Raw data:
────
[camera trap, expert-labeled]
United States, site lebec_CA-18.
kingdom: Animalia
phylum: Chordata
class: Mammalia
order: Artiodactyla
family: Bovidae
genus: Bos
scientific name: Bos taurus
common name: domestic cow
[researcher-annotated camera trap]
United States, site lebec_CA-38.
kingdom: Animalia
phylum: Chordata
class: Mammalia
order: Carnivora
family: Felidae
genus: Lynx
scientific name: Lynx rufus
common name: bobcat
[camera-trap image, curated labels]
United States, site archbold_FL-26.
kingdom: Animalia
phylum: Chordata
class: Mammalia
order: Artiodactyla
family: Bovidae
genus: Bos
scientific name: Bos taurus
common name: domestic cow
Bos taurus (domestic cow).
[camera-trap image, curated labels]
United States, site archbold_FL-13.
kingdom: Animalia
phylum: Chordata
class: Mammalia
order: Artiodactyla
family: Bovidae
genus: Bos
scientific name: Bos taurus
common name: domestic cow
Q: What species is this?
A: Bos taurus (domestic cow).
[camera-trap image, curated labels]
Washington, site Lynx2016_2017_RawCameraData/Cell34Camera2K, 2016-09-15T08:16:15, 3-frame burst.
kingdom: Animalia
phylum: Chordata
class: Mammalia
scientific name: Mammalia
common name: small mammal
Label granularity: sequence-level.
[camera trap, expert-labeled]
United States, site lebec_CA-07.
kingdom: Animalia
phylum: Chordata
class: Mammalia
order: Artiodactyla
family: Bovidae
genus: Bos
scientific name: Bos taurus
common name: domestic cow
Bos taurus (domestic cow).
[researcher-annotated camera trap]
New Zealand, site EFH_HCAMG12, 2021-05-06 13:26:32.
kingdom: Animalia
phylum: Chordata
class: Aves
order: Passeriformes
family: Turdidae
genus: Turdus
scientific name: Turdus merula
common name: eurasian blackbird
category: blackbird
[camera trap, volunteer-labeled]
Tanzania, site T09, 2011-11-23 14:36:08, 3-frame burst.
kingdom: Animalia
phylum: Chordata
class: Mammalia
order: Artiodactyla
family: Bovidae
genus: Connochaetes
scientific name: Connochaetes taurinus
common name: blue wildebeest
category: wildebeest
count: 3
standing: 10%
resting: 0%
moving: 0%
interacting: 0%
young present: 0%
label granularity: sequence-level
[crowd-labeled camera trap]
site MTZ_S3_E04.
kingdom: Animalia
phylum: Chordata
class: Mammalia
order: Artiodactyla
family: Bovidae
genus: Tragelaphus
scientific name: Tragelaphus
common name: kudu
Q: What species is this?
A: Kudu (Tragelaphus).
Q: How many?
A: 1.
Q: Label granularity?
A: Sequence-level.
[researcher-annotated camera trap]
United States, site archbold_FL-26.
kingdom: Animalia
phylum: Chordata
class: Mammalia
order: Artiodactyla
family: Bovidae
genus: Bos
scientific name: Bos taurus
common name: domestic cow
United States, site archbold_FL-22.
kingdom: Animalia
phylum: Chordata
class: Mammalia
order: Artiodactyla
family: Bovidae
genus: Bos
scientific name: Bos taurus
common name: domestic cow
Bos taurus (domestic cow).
────
Exercise brief: Repeat the material above in full. Change no word.

Final answer:
[camera trap, expert-labeled]
United States, site lebec_CA-18.
kingdom: Animalia
phylum: Chordata
class: Mammalia
order: Artiodactyla
family: Bovidae
genus: Bos
scientific name: Bos taurus
common name: domestic cow
[researcher-annotated camera trap]
United States, site lebec_CA-38.
kingdom: Animalia
phylum: Chordata
class: Mammalia
order: Carnivora
family: Felidae
genus: Lynx
scientific name: Lynx rufus
common name: bobcat
[camera-trap image, curated labels]
United States, site archbold_FL-26.
kingdom: Animalia
phylum: Chordata
class: Mammalia
order: Artiodactyla
family: Bovidae
genus: Bos
scientific name: Bos taurus
common name: domestic cow
Bos taurus (domestic cow).
[camera-trap image, curated labels]
United States, site archbold_FL-13.
kingdom: Animalia
phylum: Chordata
class: Mammalia
order: Artiodactyla
family: Bovidae
genus: Bos
scientific name: Bos taurus
common name: domestic cow
Q: What species is this?
A: Bos taurus (domestic cow).
[camera-trap image, curated labels]
Washington, site Lynx2016_2017_RawCameraData/Cell34Camera2K, 2016-09-15T08:16:15, 3-frame burst.
kingdom: Animalia
phylum: Chordata
class: Mammalia
scientific name: Mammalia
common name: small mammal
Label granularity: sequence-level.
[camera trap, expert-labeled]
United States, site lebec_CA-07.
kingdom: Animalia
phylum: Chordata
class: Mammalia
order: Artiodactyla
family: Bovidae
genus: Bos
scientific name: Bos taurus
common name: domestic cow
Bos taurus (domestic cow).
[researcher-annotated camera trap]
New Zealand, site EFH_HCAMG12, 2021-05-06 13:26:32.
kingdom: Animalia
phylum: Chordata
class: Aves
order: Passeriformes
family: Turdidae
genus: Turdus
scientific name: Turdus merula
common name: eurasian blackbird
category: blackbird
[camera trap, volunteer-labeled]
Tanzania, site T09, 2011-11-23 14:36:08, 3-frame burst.
kingdom: Animalia
phylum: Chordata
class: Mammalia
order: Artiodactyla
family: Bovidae
genus: Connochaetes
scientific name: Connochaetes taurinus
common name: blue wildebeest
category: wildebeest
count: 3
standing: 10%
resting: 0%
moving: 0%
interacting: 0%
young present: 0%
label granularity: sequence-level
[crowd-labeled camera trap]
site MTZ_S3_E04.
kingdom: Animalia
phylum: Chordata
class: Mammalia
order: Artiodactyla
family: Bovidae
genus: Tragelaphus
scientific name: Tragelaphus
common name: kudu
Q: What species is this?
A: Kudu (Tragelaphus).
Q: How many?
A: 1.
Q: Label granularity?
A: Sequence-level.
[researcher-annotated camera trap]
United States, site archbold_FL-26.
kingdom: Animalia
phylum: Chordata
class: Mammalia
order: Artiodactyla
family: Bovidae
genus: Bos
scientific name: Bos taurus
common name: domestic cow
United States, site archbold_FL-22.
kingdom: Animalia
phylum: Chordata
class: Mammalia
order: Artiodactyla
family: Bovidae
genus: Bos
scientific name: Bos taurus
common name: domestic cow
Bos taurus (domestic cow).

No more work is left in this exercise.